▶ 引用文:
━━━━━━
14:00きっかりにルイ・カレ邸のガイドらしきお兄さんが建物周辺でウロウロしている参加者に召集をかけます。見学者は大凡20名弱。その半分が欧米人で、半分が日本人という構成。公式ウェブサイトも英語・仏語・日本語の三種類が用意されているので(といっても日本語部分は少しですが)、この日に限らず普段から日本人率高いのでしょうね。

玄関ホールでまず見学料の支払います。お一人様15€(学割あり)。見学料の支払いが終わると一度外に出てエントランスホールで待つように指示されます。


皆さん粛々と見学料の支払いを済ませます。上部には特徴的な形状の天井が見えます。


振り返るとリビングとその先に見える庭。思わず近寄っていくと、ガイドのお兄さんから「ノンノンムッシュ~」とストップが、これからは土足で入ってはダメだったようです。
━━━━━━
▶ データ:

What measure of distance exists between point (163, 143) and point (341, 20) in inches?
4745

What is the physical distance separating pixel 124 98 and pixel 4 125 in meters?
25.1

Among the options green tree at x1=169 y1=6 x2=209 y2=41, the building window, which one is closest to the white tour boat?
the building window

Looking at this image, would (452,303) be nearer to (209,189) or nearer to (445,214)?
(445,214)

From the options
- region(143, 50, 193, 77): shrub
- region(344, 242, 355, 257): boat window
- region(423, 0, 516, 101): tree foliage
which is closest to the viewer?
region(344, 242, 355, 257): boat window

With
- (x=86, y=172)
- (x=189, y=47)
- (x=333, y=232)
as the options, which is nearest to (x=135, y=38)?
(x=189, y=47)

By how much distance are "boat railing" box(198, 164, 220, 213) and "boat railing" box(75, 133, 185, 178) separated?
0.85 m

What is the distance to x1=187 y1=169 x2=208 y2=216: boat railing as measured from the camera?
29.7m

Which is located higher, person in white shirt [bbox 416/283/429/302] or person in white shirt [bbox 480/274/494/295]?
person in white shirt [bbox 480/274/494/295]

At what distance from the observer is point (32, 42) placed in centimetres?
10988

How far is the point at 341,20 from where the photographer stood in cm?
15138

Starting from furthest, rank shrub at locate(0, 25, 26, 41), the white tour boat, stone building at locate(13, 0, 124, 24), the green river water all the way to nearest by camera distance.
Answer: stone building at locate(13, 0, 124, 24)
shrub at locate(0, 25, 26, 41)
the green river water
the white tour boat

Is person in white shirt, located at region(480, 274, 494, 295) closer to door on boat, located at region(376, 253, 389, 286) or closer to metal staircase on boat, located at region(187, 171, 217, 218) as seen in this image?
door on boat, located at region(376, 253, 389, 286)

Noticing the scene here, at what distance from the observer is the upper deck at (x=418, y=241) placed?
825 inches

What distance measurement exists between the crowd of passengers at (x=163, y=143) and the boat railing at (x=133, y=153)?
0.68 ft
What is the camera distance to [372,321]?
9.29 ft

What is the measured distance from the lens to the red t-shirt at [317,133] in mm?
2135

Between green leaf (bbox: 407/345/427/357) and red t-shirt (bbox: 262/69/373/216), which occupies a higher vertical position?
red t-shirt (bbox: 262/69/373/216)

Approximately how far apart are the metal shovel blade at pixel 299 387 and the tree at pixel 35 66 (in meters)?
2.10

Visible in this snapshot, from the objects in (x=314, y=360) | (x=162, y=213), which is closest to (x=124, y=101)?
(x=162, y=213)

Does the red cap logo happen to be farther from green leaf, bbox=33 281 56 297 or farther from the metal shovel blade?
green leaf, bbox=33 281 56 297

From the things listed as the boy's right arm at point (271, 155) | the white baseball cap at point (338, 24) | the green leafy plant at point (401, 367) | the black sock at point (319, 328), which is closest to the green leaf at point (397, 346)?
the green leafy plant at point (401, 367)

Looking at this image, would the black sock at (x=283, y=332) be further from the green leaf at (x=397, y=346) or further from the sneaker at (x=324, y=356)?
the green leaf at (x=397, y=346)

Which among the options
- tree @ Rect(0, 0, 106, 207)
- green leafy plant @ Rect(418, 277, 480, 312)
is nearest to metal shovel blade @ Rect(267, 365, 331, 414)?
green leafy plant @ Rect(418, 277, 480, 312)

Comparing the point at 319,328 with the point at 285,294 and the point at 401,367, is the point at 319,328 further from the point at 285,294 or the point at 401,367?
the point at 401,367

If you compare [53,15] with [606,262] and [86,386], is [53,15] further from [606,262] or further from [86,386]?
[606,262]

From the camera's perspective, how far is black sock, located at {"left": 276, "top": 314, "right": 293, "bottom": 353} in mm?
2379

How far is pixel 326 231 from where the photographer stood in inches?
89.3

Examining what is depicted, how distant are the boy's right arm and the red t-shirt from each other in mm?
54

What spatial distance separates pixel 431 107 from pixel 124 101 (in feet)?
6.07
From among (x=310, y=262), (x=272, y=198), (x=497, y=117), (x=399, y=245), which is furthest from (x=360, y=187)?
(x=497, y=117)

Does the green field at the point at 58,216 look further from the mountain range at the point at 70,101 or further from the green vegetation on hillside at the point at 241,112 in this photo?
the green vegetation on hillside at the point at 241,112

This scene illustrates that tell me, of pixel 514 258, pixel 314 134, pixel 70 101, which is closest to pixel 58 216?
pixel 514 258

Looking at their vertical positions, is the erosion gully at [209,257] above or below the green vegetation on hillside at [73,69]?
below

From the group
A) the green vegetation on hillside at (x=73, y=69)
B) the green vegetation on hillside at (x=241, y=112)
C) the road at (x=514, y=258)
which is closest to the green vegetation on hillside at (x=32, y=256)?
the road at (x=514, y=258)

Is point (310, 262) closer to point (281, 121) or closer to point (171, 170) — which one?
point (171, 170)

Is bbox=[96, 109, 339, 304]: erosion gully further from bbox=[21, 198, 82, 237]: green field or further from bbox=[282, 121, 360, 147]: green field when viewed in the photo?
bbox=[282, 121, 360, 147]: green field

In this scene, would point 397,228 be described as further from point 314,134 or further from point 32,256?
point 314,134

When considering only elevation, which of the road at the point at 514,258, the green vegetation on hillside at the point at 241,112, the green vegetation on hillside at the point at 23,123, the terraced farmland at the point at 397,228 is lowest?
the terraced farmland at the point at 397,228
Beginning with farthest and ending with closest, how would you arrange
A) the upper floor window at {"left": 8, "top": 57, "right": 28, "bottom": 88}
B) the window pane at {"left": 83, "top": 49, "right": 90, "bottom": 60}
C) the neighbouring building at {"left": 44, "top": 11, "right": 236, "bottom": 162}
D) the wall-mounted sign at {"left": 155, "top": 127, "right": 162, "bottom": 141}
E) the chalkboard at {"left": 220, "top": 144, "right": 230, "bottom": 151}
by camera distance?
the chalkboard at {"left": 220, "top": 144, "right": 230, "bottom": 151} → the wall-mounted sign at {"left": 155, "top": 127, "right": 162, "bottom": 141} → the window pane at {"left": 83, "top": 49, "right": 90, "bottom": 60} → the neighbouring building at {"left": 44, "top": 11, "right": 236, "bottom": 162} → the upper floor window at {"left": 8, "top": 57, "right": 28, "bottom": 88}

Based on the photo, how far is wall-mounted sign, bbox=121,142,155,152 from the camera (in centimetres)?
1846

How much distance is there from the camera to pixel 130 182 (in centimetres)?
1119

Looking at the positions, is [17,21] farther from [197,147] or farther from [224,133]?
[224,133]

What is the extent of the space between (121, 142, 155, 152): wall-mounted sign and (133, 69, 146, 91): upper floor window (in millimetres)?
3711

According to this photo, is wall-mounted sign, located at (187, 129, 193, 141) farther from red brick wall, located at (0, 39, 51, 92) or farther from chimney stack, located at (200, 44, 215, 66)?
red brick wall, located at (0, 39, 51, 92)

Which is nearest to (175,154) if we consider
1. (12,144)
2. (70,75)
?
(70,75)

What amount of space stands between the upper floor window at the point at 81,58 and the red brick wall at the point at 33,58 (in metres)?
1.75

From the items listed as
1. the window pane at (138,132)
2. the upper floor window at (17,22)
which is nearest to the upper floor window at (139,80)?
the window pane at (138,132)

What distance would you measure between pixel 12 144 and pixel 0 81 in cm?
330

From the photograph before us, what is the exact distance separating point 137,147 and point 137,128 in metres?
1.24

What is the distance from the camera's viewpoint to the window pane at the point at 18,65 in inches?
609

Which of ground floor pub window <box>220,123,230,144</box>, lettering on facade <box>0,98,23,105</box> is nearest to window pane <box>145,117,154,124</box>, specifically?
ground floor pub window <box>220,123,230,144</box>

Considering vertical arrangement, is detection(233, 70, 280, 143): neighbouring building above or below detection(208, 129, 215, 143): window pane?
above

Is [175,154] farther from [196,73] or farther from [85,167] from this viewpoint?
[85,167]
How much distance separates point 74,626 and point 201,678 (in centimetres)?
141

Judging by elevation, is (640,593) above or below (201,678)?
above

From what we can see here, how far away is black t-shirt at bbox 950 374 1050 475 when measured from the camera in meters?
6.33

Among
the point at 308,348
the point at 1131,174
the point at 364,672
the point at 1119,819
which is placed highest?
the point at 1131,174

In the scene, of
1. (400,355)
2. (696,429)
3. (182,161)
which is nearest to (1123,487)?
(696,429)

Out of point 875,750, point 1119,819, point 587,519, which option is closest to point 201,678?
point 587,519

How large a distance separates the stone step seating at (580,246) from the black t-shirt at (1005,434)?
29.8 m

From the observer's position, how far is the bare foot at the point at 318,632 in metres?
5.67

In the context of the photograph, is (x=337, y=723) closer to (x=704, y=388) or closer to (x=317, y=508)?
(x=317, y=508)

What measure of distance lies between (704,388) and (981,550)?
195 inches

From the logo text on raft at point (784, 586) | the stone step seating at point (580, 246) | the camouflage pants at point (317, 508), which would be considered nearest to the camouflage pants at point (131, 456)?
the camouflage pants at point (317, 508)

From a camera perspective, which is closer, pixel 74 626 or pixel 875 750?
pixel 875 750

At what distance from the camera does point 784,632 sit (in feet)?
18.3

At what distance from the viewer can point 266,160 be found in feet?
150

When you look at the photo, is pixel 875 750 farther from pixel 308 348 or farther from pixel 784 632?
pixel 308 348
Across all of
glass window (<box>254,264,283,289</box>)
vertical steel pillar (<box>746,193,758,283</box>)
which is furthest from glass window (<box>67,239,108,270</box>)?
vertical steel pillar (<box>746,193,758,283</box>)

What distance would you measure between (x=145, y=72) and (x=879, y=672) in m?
━━━━━━
▶ 作業指示:
(a) ルイ・カレ邸の見学記では、見学料は一人いくらと書かれていますか？
(b) ルイ・カレ邸の見学記の続きを書いてください。
データは引用文と関係がありません。

▶ 回答一覧:
(a) 一人15€です（学割あり）。

(b)
見学者全員の支払いが終わると、再びエントランス前に集められ、ガイドのお兄さんがまずはルイ・カレ邸の概要について説明を始めます。それまで無口っぽくみえたお兄さんですが、解説を始めると立て板に水を流したようにペラペラと話し出しました。もう何百回もやってるのですっかり覚えてしまったのでしょうね。

話す言語は英語。勿論何を言ってるかは分からないのですが、時々聞き取れる「アールト」「コルビュジェ」「ピカソ」「ジャパン」などの単語から察するに、あまり大した事は言ってなさそう。多分事前にネットで収集できるような事しか説明していないと思われます。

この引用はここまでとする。